En cuanto a mí… Bien, juzgue usted mismo. Por la talla, por la espalda, y por este rostro del que me han dicho a menudo que es feroz, tendría más bien pinta de jugador de rugby, ¿no cree? Pero si se juzga por la conversación, hay que consentir cierto refinamiento. El camello/mal bicho que ha provisto a la pulga de mi abrigo padecía sin duda la sarna; en cambio, tengo las uñas hechas. Yo también estoy informado, y sin embargo, me confío a usted, sin precauciones, por su cara bonita. En fin, a pesar de mis buenas maneras y mi buen lenguaje, soy un habitual de los bares de marineros del Zeedijk. Venga, no busque más. Mi oficio es doble, ya está, como la criatura. Ya se lo he dicho, soy juez penitenciario. Una sola cosa es simple en mi caso, no poseo nada. Sí, he sido rico, no, no he compartido con los otros. ¿Qué prueba eso? Que yo también era un saduceo… ¡Oh!¿Oye usted las sirenas del puerto? Esta noche habrá niebla en el Zuyderzee.
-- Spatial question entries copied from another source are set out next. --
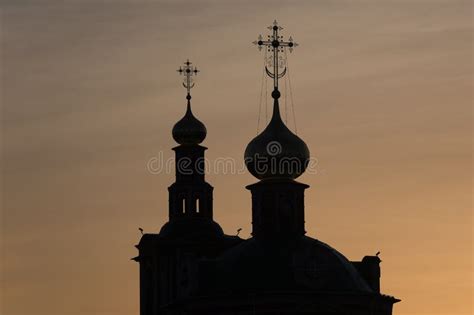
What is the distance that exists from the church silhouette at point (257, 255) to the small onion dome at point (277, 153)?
4 centimetres

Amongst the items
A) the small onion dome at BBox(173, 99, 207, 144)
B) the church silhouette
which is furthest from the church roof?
the small onion dome at BBox(173, 99, 207, 144)

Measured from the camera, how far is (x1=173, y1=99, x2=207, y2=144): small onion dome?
120 meters

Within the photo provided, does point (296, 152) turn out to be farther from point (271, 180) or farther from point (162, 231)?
point (162, 231)

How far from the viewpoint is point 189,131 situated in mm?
119875

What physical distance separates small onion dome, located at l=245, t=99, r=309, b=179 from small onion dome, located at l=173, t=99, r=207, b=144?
741 centimetres

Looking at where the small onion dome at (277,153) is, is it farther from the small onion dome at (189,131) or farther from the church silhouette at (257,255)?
the small onion dome at (189,131)

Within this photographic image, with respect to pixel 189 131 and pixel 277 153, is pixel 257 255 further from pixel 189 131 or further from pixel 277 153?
pixel 189 131

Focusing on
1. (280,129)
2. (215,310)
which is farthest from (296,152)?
(215,310)

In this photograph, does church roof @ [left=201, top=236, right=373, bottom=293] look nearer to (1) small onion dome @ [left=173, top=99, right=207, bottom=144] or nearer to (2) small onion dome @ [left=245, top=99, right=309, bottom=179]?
(2) small onion dome @ [left=245, top=99, right=309, bottom=179]

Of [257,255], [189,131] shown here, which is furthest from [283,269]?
[189,131]

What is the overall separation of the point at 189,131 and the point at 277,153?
8.76 metres

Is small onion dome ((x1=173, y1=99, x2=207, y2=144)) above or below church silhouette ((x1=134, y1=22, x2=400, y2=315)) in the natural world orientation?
above

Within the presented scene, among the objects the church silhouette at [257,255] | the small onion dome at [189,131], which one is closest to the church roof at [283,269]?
the church silhouette at [257,255]

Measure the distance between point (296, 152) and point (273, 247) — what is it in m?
4.44
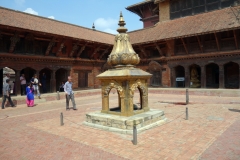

¿Se marcha ya? Perdóneme por haberle quizá retenido. Con su permiso, usted no pagará. Usted está en mi casa en Mexico-City, me ha hecho feliz por acogerle. Estaré aquí sin duda mañana, como las demás noches, y aceptaré con reconocimiento su invitación. Su camino… Y bien... ¿Pero vería usted un inconveniente, sería lo más simple, en que le acompañe hasta el puerto? Desde aquí, contorneando el barrio judío, se encontrará esas bellas avenidas dónde desfilan tranvías cargados de flores y de músicas atronadoras. Su hotel, el Damrak, está encima de una de ellas. Después de usted, se lo ruego. Yo vivo en el barrio judío, o así se llamaba hasta que nuestros hermanos hitlerianos se instalaron. ¡Qué lavado! Setenta y cinco mil judíos deportados o asesinados, es el lavado por vaciado. ¡Admiro esta aplicación, esta metódica paciencia! Cuando no se tiene carácter, buena falta hace darse un método. Aquí, ha ido de maravilla, sin contradicción, y habito sobre el escenario de uno de uno de los mayores crímenes de la historia. Quizá es esto lo que me ayuda a comprender al gorila y su desconfianza. Puedo luchar así contra esta tendencia natural que me lleva irresistiblemente a la simpatía. Cuando veo una cabeza nueva, alguien en mí hace sonar la alarma. “Ralentice. ¡Peligro!” Incluso cuando la simpatía es más fuerte, estoy en guardia.
¿Sabe usted que en mi pequeño pueblo, en el curso de unas represalias, un oficial alemán le rogó cortésmente a una vieja mujer que hiciera el favor de elegir cuál de sus dos hijos sería fusilado como rehén?¿Elegir, se lo imagina?¿Este? No, ese. Y verlo marchar. No insistamos, pero créame, señor, todas las sorpresas son posibles. He conocido un corazón puro que rechazaba la desconfianza. Era pacifista, libertario, amaba con un solo amor a la humanidad entera y a las bestias. Un alma de elite, sí, eso es seguro. Pues bien, durante las últimas guerras de religión en Europa, se retiró a la campiña. Escribió en el suelo de su casa: “De dónde sea que venís, entrad y sed bienvenidos.” ¿Quién, según usted, respondió a esta bella invitación? Unos milicianos, que entraron como si fuera su casa y la destriparon.
¡Oh!¡Perdón, señora! Ella no ha entendido nada al principio. ¡Toda esa gente, eh, tan tarde, y a pesar de la lluvia, que no ha cesado en días! Afortunadamente, queda la ginebra, la única luz en estas tinieblas. ¿Siente usted la luz dorada, cobriza, que le mete dentro a uno? Me gusta caminar por la ciudad, por la noche, con el calor de la ginebra. Camino noches enteras, sueño, o hablo conmigo mismo interminablemente. Como esta noche, sí, y tengo miedo de aturdirle un poco, gracias, es usted cortés. Pero es demasiado; es abrir la boca y las palabras se deslizan. Además, este país me inspira.